» Exercise requirements: Reproduce, word for word, the lines of the records from the one containing "Within this visual, how are" through the one containing "pixel 986 602 <", both of those lines included. Output only those lines.

» Supplied entries:
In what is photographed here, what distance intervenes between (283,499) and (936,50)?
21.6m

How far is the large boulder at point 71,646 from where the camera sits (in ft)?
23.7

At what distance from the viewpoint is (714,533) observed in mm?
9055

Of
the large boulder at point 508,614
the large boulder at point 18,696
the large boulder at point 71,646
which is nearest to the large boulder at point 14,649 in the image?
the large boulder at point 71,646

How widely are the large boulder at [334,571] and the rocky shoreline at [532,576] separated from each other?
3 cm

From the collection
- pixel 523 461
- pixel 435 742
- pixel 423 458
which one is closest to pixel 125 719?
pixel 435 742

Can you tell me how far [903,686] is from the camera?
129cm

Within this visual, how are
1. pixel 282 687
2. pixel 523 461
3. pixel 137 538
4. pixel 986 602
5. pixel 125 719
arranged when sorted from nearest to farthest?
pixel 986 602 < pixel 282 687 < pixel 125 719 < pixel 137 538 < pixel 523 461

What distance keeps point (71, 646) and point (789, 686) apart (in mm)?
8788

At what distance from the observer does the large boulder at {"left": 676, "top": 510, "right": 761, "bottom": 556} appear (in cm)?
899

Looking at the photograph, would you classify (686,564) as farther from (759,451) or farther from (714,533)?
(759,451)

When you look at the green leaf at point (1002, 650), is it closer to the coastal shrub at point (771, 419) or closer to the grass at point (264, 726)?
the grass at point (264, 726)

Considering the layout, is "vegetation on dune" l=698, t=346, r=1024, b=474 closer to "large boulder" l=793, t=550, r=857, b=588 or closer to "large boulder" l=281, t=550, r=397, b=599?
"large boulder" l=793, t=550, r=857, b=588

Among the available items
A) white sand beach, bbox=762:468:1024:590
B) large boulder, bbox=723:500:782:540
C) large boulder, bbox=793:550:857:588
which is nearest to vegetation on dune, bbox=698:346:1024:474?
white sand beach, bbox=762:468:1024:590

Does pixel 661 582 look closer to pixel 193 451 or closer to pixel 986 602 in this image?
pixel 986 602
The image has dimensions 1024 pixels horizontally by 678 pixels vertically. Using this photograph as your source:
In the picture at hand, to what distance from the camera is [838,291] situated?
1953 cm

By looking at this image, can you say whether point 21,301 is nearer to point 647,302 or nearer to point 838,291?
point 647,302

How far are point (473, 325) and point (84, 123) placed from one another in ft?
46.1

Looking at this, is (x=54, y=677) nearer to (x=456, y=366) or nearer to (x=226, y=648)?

» Exercise answer:
Within this visual, how are
1. pixel 282 687
2. pixel 523 461
3. pixel 137 538
4. pixel 986 602
5. pixel 125 719
arranged when sorted from nearest to farthest?
pixel 986 602 < pixel 282 687 < pixel 125 719 < pixel 137 538 < pixel 523 461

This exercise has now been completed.